And then she turned and vaulted over the banisters, jumping all the way down to the hall below. I grabbed up the candle from where it had fallen out of its holder, sheltering the flame with my hand, and hurried over to the banister to look down. Sylvia was still falling, gentle as a leaf. She landed easily in the hallway, graceful as a cat. She didn’t make a sound. Just looked up at me, and smiled, and moved silently down the hall. I shouldn’t have been able to see her in the deep dark gloom, but she wanted me to.
I ran back to the top of the stairs. Sylvia was still drifting down the hall, silent as any ghost. She stopped before the drawing room door. It was almost closed, just a thin slice of light falling out into the hall. For whatever reason, Leilah wasn’t there, watching. Sylvia considered the door carefully, and then knocked: three quick, and two hard and slow. She had been listening.

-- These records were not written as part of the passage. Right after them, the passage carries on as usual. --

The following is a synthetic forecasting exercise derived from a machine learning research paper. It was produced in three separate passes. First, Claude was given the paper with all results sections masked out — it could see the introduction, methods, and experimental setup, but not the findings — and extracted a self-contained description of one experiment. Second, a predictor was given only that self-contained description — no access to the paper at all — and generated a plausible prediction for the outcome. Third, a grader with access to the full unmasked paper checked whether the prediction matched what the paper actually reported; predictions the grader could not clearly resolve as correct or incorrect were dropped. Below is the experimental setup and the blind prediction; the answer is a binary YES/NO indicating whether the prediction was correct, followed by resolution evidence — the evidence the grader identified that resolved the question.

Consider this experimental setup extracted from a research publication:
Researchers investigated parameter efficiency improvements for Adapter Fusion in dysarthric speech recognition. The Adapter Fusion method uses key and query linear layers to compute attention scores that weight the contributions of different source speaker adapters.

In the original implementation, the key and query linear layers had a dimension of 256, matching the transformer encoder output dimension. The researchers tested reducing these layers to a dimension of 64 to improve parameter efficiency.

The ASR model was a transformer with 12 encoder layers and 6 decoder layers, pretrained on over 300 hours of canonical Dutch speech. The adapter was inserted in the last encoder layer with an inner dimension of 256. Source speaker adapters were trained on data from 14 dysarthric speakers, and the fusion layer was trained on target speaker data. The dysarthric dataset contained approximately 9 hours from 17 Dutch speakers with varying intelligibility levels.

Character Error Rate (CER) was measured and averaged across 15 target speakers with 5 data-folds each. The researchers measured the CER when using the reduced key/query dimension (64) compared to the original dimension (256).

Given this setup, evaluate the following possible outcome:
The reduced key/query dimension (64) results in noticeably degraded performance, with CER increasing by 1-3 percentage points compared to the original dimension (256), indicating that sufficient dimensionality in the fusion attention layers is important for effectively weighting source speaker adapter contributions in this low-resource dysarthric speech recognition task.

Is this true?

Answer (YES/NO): NO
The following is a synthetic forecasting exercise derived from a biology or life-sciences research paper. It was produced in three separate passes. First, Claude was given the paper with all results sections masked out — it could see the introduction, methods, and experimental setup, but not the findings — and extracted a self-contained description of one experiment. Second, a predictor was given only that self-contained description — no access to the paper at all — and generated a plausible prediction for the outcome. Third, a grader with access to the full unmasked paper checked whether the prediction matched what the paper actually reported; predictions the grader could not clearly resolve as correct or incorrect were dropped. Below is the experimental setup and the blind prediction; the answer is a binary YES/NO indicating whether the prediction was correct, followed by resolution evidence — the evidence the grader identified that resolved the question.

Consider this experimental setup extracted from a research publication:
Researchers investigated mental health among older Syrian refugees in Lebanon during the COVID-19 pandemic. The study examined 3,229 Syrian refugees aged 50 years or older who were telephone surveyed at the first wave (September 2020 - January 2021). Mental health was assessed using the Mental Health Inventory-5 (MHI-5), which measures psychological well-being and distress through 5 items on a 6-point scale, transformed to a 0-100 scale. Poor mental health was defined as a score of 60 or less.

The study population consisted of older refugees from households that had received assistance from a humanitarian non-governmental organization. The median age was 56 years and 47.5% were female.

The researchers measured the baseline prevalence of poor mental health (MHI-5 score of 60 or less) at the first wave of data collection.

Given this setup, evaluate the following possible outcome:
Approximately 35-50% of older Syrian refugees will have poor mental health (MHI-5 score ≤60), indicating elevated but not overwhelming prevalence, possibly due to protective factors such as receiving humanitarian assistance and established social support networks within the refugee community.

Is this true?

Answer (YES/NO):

There was the sound of furniture being dragged back, and then the door swung inwards and Leilah looked out, expecting to see me. Sylvia lunged forward and slammed the door open with one hand, and I heard the barricade beyond the door collapse and fall backwards. Leilah stepped forward and shot Sylvia repeatedly in the face. It didn’t even slow the vampire down. Sylvia grabbed Leilah’s head with both hands and ripped it off. I cried out, but Sylvia didn’t even look back. Leilah’s body slumped slowly, to sit on the floor, blood pumping and jetting from the ragged neck stump. Sylvia held the head right up before her rotting face and smiled happily into Leilah’s still rolling eyes. The mouth tried to say something, until Sylvia stopped it with a kiss.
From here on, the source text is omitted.